-- Start of Excerpt provided --

Much research has been conducted in the field of MHAR Takahashi et al. [58], Long et al. [40], Tian et al. [61], Brousmiche et al. [5], Li et al. [30,31,32, 35], Li and Tang [34], where methods have been designed to combine information from distinct modalities. This section uncovers some existing works related to our approach, examining them in terms of feature extraction and multimodal action recognition approaches.

2.1 Feature extraction

Feature extraction is a process for yielding critical information from raw instances, which in turn contributes to the learning process. Temporal Segment Network (TSN) is used as a feature extractor based on its temporal pooling of frame-level features, where it has been rigorously used as an efficient video feature extractor for different problems. Gate-Shift Module (GSM) can turn a 2D CNN into a highly efficient spatio-temporal feature extractor. For example, when TSN is plugged into GSM Sudhakaran et al. [56], an accuracy improvement of 32% is achieved. Furthermore, Yang et al. [68] have used TSN with soft attention mechanism to capture important frames from each segment. Moreover, Zhang et al. [69] have used the TSN model as a feature extractor with ResNet101 for efficient behavior recognition of pigs.

-- End of Excerpt provided --

Requirement >> Repeat the part of the action recognition excerpt that starts at "2.1 Feature extraction" and ends at "recognition of pigs.".

-- Start of Recorded information --

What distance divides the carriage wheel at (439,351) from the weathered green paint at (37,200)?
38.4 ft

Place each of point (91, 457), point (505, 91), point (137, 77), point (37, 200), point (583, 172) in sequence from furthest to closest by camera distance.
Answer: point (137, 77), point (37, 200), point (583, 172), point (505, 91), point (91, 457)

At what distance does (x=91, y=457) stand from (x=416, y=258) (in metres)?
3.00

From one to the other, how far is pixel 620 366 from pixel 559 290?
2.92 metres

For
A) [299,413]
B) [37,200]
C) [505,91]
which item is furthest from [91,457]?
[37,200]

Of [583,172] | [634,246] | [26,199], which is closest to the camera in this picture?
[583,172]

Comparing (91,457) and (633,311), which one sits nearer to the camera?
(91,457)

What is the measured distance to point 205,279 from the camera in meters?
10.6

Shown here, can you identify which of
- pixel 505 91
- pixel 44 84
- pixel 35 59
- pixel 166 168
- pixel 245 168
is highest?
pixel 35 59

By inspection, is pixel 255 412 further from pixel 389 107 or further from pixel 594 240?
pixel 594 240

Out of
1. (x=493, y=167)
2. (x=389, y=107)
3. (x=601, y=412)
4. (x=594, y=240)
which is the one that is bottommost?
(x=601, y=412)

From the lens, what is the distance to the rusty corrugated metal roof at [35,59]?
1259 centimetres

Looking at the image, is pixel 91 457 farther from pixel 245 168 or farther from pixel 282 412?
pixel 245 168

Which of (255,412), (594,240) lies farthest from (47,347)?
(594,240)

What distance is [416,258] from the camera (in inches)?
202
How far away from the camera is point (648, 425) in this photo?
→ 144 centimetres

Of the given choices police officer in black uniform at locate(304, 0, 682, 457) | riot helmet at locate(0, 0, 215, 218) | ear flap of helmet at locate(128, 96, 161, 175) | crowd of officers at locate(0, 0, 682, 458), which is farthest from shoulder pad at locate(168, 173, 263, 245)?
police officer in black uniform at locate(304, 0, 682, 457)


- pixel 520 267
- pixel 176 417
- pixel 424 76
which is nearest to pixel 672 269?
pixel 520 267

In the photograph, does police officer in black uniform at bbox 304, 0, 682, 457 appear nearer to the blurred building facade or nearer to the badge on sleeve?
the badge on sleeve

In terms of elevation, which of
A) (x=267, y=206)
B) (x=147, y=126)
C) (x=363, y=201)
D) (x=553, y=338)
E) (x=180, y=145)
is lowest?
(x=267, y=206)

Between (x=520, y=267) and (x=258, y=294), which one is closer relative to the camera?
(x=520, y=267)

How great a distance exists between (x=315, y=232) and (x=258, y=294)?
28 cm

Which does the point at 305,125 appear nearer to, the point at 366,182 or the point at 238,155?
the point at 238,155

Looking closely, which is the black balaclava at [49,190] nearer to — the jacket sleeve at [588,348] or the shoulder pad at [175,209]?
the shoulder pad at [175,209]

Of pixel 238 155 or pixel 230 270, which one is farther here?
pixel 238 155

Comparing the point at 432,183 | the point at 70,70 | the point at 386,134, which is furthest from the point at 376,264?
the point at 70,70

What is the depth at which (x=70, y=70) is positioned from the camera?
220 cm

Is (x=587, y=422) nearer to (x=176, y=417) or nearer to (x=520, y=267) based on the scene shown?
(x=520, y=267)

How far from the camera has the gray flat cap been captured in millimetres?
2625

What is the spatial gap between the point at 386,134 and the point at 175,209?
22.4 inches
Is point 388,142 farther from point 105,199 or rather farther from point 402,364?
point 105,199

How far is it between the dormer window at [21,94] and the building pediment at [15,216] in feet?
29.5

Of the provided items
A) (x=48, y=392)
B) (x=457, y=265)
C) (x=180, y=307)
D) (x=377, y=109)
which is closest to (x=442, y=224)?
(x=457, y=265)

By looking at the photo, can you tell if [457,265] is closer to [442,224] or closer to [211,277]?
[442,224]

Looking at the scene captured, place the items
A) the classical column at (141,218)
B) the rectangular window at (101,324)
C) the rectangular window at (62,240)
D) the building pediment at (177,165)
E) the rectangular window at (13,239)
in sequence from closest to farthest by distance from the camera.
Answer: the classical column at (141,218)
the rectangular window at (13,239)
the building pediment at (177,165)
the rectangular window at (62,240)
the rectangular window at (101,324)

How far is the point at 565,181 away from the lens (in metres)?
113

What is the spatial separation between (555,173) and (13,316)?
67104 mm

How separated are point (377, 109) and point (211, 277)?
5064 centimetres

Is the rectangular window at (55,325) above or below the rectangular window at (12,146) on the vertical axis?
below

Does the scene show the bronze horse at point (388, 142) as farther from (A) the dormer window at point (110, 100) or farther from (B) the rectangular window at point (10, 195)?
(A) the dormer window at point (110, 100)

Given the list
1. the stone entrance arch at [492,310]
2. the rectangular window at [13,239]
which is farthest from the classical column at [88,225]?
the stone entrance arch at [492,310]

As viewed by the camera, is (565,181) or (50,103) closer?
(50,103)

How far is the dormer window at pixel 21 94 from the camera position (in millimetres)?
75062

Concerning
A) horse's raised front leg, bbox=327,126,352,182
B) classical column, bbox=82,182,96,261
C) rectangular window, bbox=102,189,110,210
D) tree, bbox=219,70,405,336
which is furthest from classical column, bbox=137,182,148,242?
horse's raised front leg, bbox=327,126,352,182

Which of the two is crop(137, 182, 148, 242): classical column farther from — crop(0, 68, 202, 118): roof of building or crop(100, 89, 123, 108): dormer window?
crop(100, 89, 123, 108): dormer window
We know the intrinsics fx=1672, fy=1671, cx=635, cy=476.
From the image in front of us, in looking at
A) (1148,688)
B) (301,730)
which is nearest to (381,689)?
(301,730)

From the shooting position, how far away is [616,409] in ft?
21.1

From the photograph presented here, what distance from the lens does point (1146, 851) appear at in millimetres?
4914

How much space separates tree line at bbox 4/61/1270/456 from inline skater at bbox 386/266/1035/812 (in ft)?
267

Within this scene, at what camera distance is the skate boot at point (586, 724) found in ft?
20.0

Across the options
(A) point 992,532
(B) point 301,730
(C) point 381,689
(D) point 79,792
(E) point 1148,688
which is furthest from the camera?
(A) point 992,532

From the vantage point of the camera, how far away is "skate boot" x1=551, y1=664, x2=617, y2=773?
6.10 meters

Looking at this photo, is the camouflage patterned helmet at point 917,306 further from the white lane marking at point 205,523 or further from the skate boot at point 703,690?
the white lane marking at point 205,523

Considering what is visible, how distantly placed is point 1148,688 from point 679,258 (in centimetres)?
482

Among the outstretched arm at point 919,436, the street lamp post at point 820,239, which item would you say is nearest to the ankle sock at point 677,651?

-- End of Recorded information --

Written solution >>
2.1 Feature extraction

Feature extraction is a process for yielding critical information from raw instances, which in turn contributes to the learning process. Temporal Segment Network (TSN) is used as a feature extractor based on its temporal pooling of frame-level features, where it has been rigorously used as an efficient video feature extractor for different problems. Gate-Shift Module (GSM) can turn a 2D CNN into a highly efficient spatio-temporal feature extractor. For example, when TSN is plugged into GSM Sudhakaran et al. [56], an accuracy improvement of 32% is achieved. Furthermore, Yang et al. [68] have used TSN with soft attention mechanism to capture important frames from each segment. Moreover, Zhang et al. [69] have used the TSN model as a feature extractor with ResNet101 for efficient behavior recognition of pigs.